- THE TASK
Please render the lines of the items, starting at the line containing "As we see in" and ending at the line containing "65.4 inches", as a Markdown table with the columns Row and Line. Number each row and omit blank lines.

- EXERCISE DATA
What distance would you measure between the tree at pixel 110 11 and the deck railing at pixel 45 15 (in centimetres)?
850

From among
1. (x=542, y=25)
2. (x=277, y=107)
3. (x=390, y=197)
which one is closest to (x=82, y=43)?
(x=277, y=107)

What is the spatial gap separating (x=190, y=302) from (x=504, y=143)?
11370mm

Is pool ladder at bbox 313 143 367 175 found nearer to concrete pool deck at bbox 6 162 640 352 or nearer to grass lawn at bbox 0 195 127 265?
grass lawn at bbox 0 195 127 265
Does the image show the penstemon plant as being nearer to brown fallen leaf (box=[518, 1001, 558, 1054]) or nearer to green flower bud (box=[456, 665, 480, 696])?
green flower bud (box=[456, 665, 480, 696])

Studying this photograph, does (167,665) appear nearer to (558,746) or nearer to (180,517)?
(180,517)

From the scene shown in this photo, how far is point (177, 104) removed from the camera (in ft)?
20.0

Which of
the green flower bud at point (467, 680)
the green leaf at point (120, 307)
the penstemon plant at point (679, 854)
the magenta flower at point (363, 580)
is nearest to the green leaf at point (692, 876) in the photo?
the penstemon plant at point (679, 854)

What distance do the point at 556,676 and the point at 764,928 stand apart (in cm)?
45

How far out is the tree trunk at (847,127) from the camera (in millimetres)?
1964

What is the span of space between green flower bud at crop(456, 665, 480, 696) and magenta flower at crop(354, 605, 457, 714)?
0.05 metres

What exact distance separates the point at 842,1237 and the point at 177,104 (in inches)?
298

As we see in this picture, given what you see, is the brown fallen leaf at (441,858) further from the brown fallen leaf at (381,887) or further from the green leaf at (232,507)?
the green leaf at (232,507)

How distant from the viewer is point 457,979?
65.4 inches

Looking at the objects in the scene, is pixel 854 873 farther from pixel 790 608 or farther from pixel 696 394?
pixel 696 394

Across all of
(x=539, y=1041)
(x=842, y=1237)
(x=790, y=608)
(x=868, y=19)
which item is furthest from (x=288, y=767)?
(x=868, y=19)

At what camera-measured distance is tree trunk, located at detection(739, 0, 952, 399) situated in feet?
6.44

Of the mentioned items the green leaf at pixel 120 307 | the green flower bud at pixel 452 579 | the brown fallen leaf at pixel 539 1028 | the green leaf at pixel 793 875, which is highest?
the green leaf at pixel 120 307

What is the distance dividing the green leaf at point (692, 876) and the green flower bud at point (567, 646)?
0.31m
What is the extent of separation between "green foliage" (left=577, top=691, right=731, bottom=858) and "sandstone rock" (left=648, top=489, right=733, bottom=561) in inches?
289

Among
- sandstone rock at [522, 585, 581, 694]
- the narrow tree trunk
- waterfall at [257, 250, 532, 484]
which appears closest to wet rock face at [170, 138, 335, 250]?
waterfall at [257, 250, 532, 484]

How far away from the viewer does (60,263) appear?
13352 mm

- RESPONSE TO THIS TASK
| Row | Line |
|---|---|
| 1 | As we see in this picture, given what you see, is the brown fallen leaf at (441,858) further from the brown fallen leaf at (381,887) or further from the green leaf at (232,507)? |
| 2 | the green leaf at (232,507) |
| 3 | How distant from the viewer is point 457,979? |
| 4 | 65.4 inches |